Part of the MDM is the ability to remotely wipe devices in the event that phones are lost or stolen in order to protect the company’s information. I asked Mr. Henein about how secure is this “wipe feature”. Techies know that when you delete something from your computer, it is not deleted – just inaccessible. However, by running a recovery software, a techie is able to retrieve the “deleted” data. Can one do the same off a deleted BlackBerry phone ? Mr. Henein confirmed that BlackBerry uses a method to ensure that this is not possible. When the Wipe command is issued to the phone, the data is deleted on the hard drive and then it is overwritten multiple times with 0 and 1 combinations so making a retrieval of the original file impossible.
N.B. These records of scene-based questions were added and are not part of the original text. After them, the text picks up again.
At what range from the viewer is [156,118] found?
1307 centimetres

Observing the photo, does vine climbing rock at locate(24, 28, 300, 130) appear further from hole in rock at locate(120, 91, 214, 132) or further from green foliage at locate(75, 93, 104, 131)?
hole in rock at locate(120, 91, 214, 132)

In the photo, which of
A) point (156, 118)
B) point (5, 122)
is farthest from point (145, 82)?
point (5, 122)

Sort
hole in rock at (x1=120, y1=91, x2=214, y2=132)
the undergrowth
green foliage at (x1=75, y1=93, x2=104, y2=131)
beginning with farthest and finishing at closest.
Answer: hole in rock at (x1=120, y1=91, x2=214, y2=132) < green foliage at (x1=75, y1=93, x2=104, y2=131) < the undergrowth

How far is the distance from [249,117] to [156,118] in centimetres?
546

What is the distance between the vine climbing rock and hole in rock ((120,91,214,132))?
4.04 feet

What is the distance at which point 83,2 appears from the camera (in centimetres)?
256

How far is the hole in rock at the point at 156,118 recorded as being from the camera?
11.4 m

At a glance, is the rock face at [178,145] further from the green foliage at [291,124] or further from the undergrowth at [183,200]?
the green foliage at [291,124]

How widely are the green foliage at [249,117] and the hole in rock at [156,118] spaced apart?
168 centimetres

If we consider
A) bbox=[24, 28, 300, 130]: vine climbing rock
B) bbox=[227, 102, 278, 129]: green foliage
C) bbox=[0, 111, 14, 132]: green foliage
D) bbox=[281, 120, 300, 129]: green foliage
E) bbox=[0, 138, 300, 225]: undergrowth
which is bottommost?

BlackBerry has taken this one step further. With phones that are stolen, typically the first thing the thief does is remove the SIM card and disconnects any network or mobile access. This allows the thief time to go through the phone undetected as the phone is untraceable. BlackBerry has built in a time-bomb. In the event that phone does not make contact with the authorised company network within X number of days, the phone will automatically reset itself to factory defaults wiping all the information off the device. This is a setting the network administrator sets which obviously can be overridden by him/ her if someone is on holiday or on extended leave. This feature is also available to Android and iOS devices too.
Encrypted Instant Messaging
Thinking of the Oscar Pistorius case where WhatsApp messages were read out in court, I questioned about BBM and its security. Mr Henein replied that BlackBerry doesn’t keep any messages so that even if they are presented with a warrant to hand over correspondence, they can not. Even if the cellular operators tried to keep any records, these would be highly encrypted. BlackBerry is even expanding BBM to the enterprise with the eBBM Suite. One of the initial products in the suite is BBM Protected which provides enterprise messaging with end-to-end encryption of message. It also has the ability to separate non work BBM contacts so again there is no cross over of personal and work space.
So in summary:
Enterprise solutions is what BlackBerry does and does well. They have the years of experience, with corporates and governments around the globe who trust their systems and communications to BlackBerry’s platform. Whilst competitors have their own suite of products, these will always be bolt-on to the underlying operating system and are currently fragmented.
I equate it to baking a cake. BlackBerry bakes the cake from scratch incorporating all the ingredients to form the final secure product and yummy product. Competitors are trying to add onto the cake after its been cooked.
Personal Data security protection is critical and will only continue to be more so as we move more of our lives online. Enterprises need to be very conscious of how much of our personal data they are putting at risk with unencrypted devices. And the risk they are facing by doing so.